Suivant les directives du Plan national nutrition santé, la mairie mouansoise applique la règle des « cinq fruits et légumes par jour », diminue les dosages de sel et de sucre, bannit les sauces industrielles, remplace les farines blanches par des céréales semi-complètes.

« Mais qui dit plus de légumes et de céréales, dit plus de pesticides. L’équilibre alimentaire ne suffisait pas, il fallait qu’on se tourne vers des produits plus sains, vers une restauration respectueuse de la santé et de l’environnement. On s’est donné pour objectif : 100 % bio, le plus vite possible et à coût constant », explique M. Pérole. La conversion a pris quatre ans.

Pour parer au surcoût du bio, qui représente 20 à 30 centimes par repas scolaire, la solution était simple : réduire le gaspillage.

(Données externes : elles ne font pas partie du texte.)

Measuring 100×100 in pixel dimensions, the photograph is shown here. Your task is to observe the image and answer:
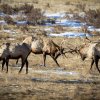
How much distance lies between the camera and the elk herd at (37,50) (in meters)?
16.3

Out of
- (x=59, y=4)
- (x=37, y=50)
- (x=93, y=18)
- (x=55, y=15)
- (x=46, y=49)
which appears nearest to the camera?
(x=37, y=50)

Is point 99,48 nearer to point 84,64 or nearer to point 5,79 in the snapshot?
point 84,64

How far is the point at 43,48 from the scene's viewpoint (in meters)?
19.5

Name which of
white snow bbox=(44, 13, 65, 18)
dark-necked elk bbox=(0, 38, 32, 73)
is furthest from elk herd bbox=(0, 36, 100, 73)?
white snow bbox=(44, 13, 65, 18)

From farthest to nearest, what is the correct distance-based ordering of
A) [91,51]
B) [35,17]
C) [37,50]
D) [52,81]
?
1. [35,17]
2. [37,50]
3. [91,51]
4. [52,81]

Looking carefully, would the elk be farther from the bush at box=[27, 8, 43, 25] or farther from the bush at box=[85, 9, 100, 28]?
the bush at box=[27, 8, 43, 25]

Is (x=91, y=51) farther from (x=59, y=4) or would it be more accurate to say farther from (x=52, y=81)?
(x=59, y=4)

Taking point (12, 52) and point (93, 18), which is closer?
Answer: point (12, 52)

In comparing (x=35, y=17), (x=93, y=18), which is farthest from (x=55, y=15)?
(x=35, y=17)

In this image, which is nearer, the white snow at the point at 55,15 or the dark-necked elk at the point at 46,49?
the dark-necked elk at the point at 46,49

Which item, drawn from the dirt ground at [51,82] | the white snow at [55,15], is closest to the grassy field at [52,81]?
the dirt ground at [51,82]

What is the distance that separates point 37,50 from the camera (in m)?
19.3

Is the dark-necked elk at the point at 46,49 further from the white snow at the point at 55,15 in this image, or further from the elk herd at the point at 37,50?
the white snow at the point at 55,15

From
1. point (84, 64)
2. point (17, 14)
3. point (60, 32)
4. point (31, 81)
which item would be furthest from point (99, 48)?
point (17, 14)
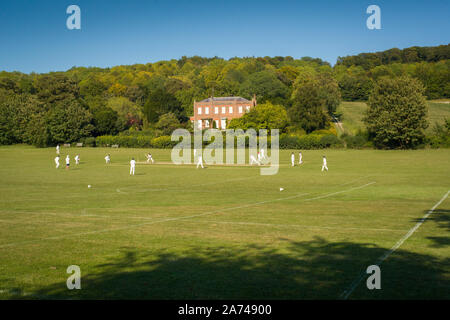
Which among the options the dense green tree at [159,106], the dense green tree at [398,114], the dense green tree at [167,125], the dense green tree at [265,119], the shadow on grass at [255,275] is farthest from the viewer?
the dense green tree at [159,106]

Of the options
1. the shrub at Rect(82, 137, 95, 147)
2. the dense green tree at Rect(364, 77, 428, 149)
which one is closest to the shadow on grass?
the dense green tree at Rect(364, 77, 428, 149)

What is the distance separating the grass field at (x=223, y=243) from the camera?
957 cm

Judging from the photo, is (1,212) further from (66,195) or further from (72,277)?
(72,277)

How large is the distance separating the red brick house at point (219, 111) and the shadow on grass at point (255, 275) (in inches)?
4497

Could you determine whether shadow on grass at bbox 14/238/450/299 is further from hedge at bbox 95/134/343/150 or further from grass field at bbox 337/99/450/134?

« En 2010, nous étions dans la moyenne nationale, avec 147 g de pertes pour chaque repas de 450 g, se souvient l’élu. C’est une proportion affolante que l’on retrouve partout, en restauration collective, dans la grande distribution, dans les foyers… Un tiers de la nourriture part à la poubelle ! Nous ne supportions plus l’idée de ce gâchis, surtout quand les aliments étaient bio, bien sourcés et bien cuisinés. »

Des portions à la demande

Gilles Pérole et ses équipes repensent alors tout le fonctionnement du réfectoire. Portions à la demande, possibilité de goûter puis de se resservir, fruits coupés en quartiers, tri des déchets effectué par les enfants, pesée de ces déchets pour évaluer ce qui a plu et moins plu, les cantines de Mouans-Sartoux ne jettent désormais plus que 30 g par repas, soit une économie de 20 centimes par tête. Objectif atteint.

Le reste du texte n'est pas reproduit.